● **EXERCISE REQUIREMENTS**
The lines to reproduce from the material below are those from the one containing "Biologico e sostenibile, la" through the one containing "Herbs for Cancer in Dogs", both included; write them out exactly and add nothing.

--- RECORD SET ---

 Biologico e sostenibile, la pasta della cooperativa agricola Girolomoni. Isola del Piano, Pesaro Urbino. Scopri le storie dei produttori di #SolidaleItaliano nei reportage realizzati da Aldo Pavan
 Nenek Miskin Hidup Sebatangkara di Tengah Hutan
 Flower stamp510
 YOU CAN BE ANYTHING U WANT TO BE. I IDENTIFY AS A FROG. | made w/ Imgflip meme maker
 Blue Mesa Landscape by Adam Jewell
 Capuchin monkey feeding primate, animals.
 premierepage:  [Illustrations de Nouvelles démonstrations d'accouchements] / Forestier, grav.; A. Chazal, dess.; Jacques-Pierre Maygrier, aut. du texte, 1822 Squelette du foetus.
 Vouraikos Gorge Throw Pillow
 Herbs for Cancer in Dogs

---
--- RECORD SET ---

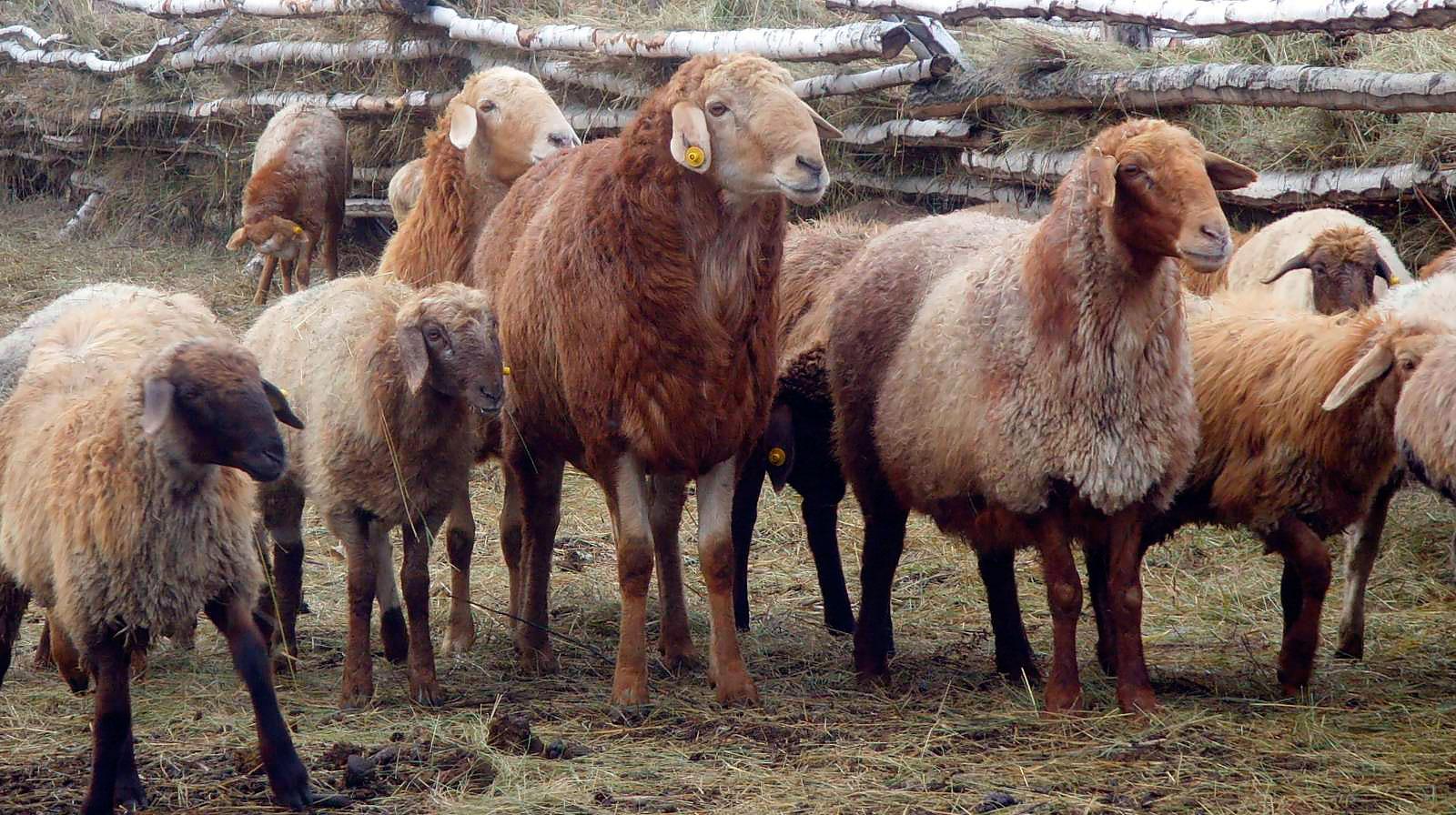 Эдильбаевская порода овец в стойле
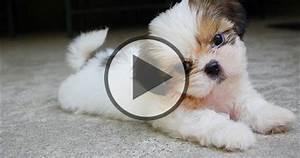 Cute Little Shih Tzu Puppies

---

● **SOLUTION**
 Biologico e sostenibile, la pasta della cooperativa agricola Girolomoni. Isola del Piano, Pesaro Urbino. Scopri le storie dei produttori di #SolidaleItaliano nei reportage realizzati da Aldo Pavan
 Nenek Miskin Hidup Sebatangkara di Tengah Hutan
 Flower stamp510
 YOU CAN BE ANYTHING U WANT TO BE. I IDENTIFY AS A FROG. | made w/ Imgflip meme maker
 Blue Mesa Landscape by Adam Jewell
 Capuchin monkey feeding primate, animals.
 premierepage:  [Illustrations de Nouvelles démonstrations d'accouchements] / Forestier, grav.; A. Chazal, dess.; Jacques-Pierre Maygrier, aut. du texte, 1822 Squelette du foetus.
 Vouraikos Gorge Throw Pillow
 Herbs for Cancer in Dogs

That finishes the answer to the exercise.